■ **SEGMENT DE TEXTE**
^^^^
Les fragments de musique sont empruntés essentiellement à des vieux films de momies et de vampires. Ce sont des bribes sonores qui visent à marquer le suspense, la menace, la tension dramatique… Elles m’ont permis d’échapper à la pesanteur rébarbative qu’on associe généralement aux archives, en faisant de la recherche une aventure dans un univers de drame et de mystère. Mais cette « autre » dimension reflète effectivement ce qu’a été mon expérience personnelle, au contact de ces images chargées d’un passé traumatique, que j’ai scrutées pour y chercher des indices, une signification… de sorte que je pourrais qualifier cette méthode de documentaire !

On entend parfois des fragments de dialogues, des exclamations ou des cris qui étaient incrustés dans la bande-son originale. J’ai pensé que je pourrais aussi bien utiliser des exclamations ou des phrases tirées de ma propre narration et les insérer à mon tour dans ces bande-son d’épouvante, ce que je fais dans la dernière partie du film.

Enfin, j’ai aussi utilisé des sons « naturalistes » que j’ai associés à de la musique atmosphérique. Les sons d’ambient marquent le passage d’un univers spatio-temporel à un autre – par exemple, de la chambre de la réalisatrice en 2023 à une rue de Mossoul photographiée en 1923. Par le son, on comprend que le monde extérieur se déverse dans la chambre de la réalisatrice-chercheuse-narratrice, et que la toile de son propre monde est fragile et pourrait se déchirer à n’importe quel moment.
^^^^
[Images avec courtes légendes]
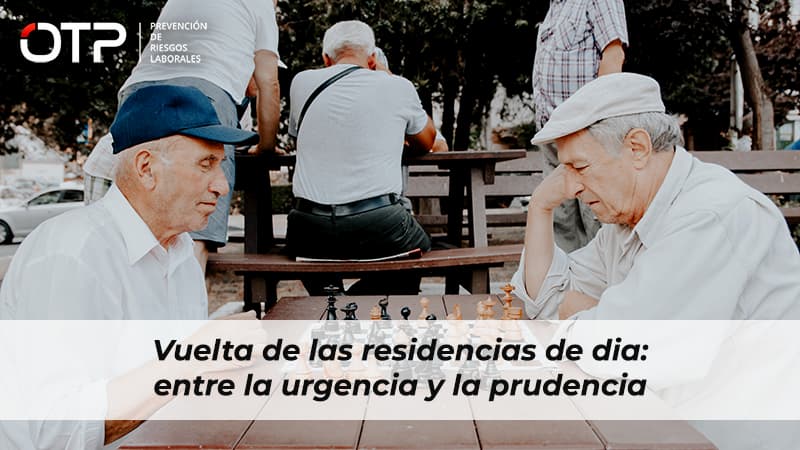 Vuelta de las residencias de dia: entre la urgencia y la prudencia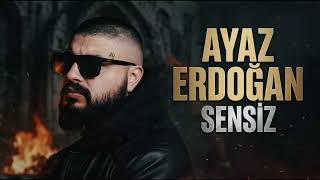 Ayaz Erdoğan - Sensiz Ömrün Anlamı Yok (2026)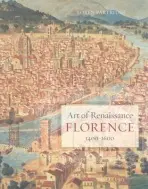 Art of Renaissance Florence, 1400-1600 - Partridge, Loren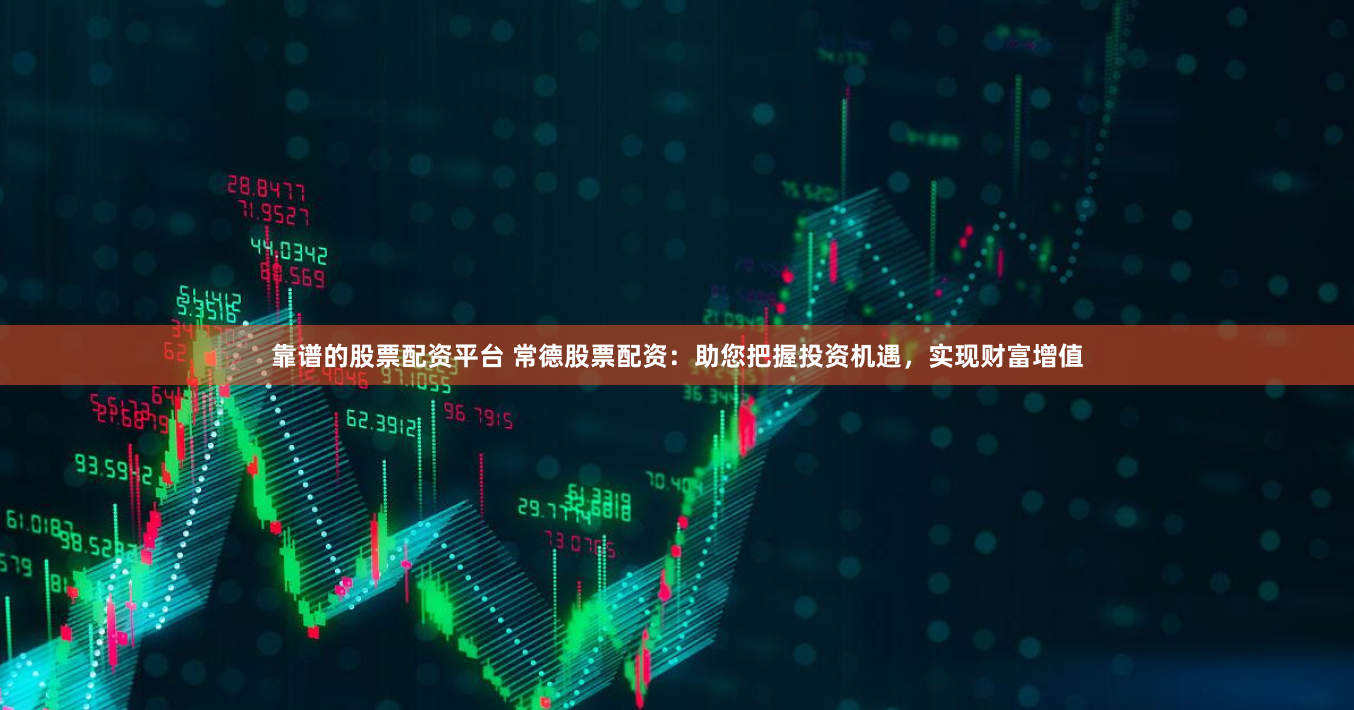 靠谱的股票配资平台 常德股票配资：助您把握投资机遇，实现财富增值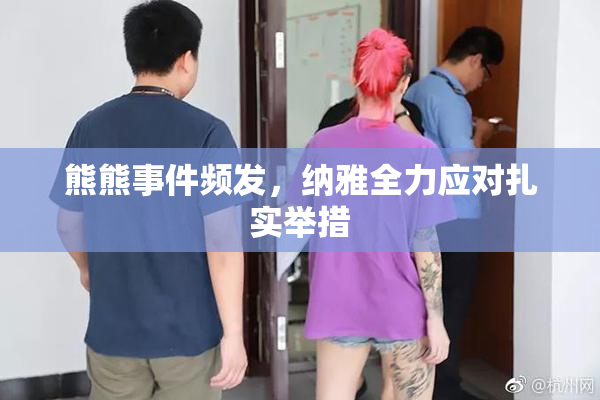 熊熊事件频发，纳雅全力应对扎实举措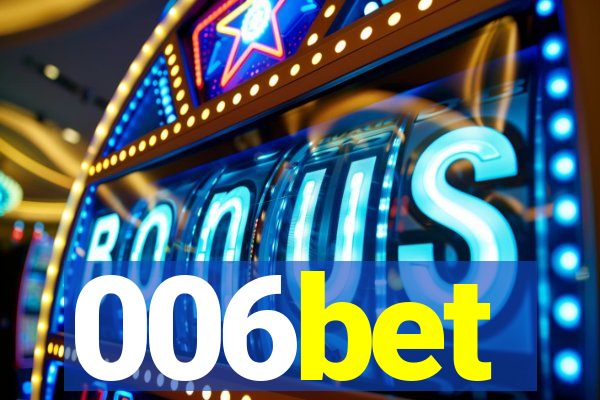 006bet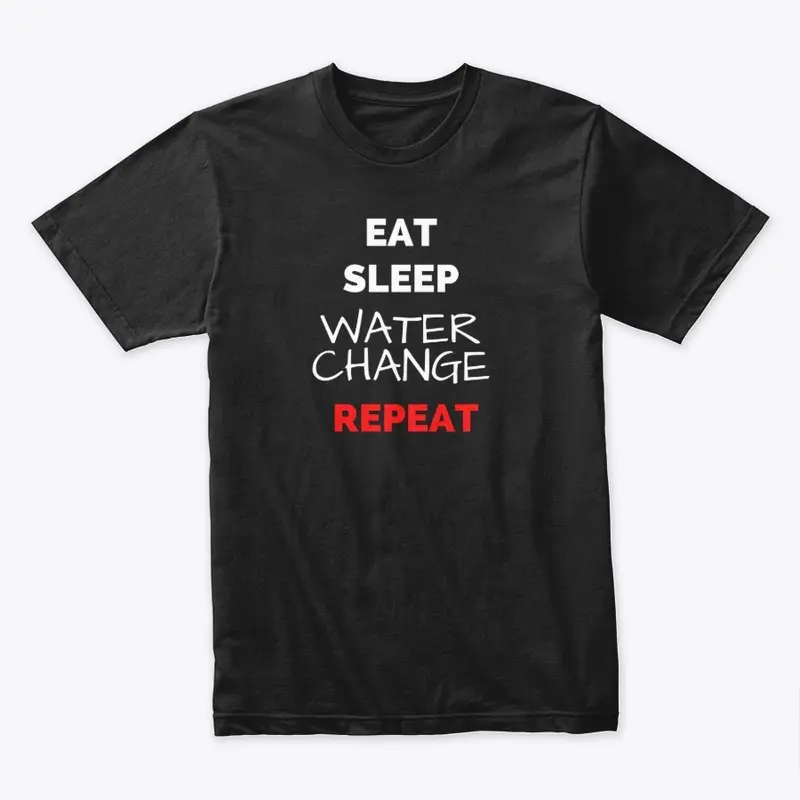 Eat Sleep Water Change Repeat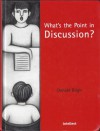 What's the Point in Discussion? - Donald A. Bligh, Harold Thomas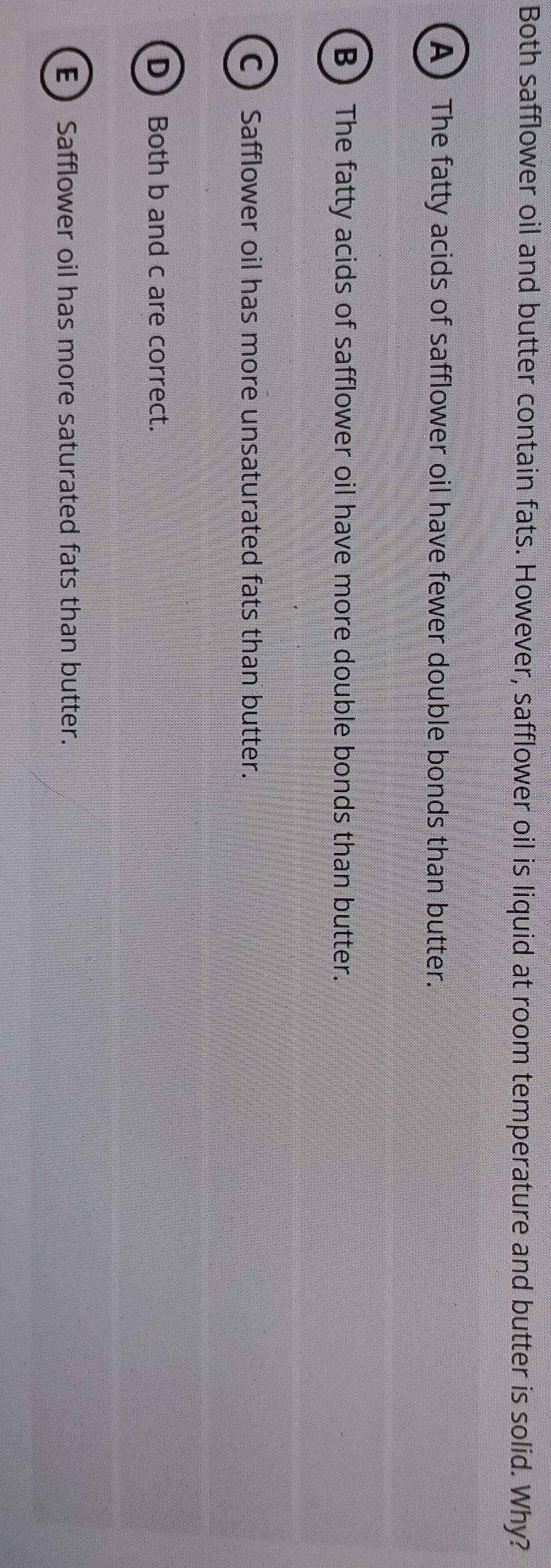 Both safflower oil and butter contain fats. However, safflower oil is liquid at room temperature and butter is solid. Why?
A) The fatty acids of safflower oil have fewer double bonds than butter.
B) The fatty acids of safflower oil have more double bonds than butter.
C Safflower oil has more unsaturated fats than butter.
D Both b and c are correct.
E Safflower oil has more saturated fats than butter.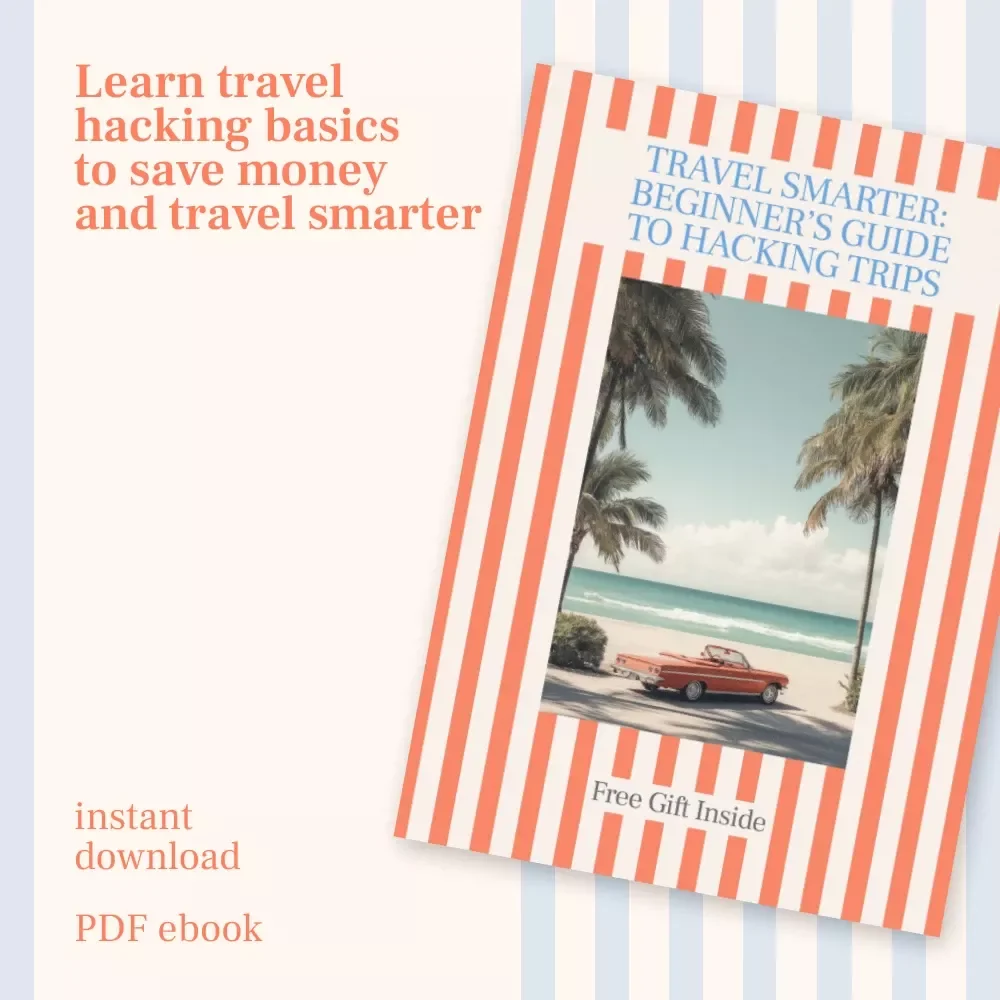 Travel Smarter: Beginner’s Guide to Hacking Trips | Travel Hacking for Beginners eBook, Smart Budget Travel, Points & Miles Digital Download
^^^^
■ **TÂCHES DEMANDÉES**
- a) Dans le texte sur la bande-son du film, que cherchent à marquer les bribes sonores tirées des vieux films de momies et de vampires ? Citez-les toutes.
- b) Extrayez du texte sur la bande-son du film le passage compris entre « Enfin, j’ai aussi » et « n’importe quel moment. », ces deux bornes incluses.

■ **EXERCICE CORRIGÉ**
- a) Le suspense, la menace, la tension dramatique.

- b)
Enfin, j’ai aussi utilisé des sons « naturalistes » que j’ai associés à de la musique atmosphérique. Les sons d’ambient marquent le passage d’un univers spatio-temporel à un autre – par exemple, de la chambre de la réalisatrice en 2023 à une rue de Mossoul photographiée en 1923. Par le son, on comprend que le monde extérieur se déverse dans la chambre de la réalisatrice-chercheuse-narratrice, et que la toile de son propre monde est fragile et pourrait se déchirer à n’importe quel moment.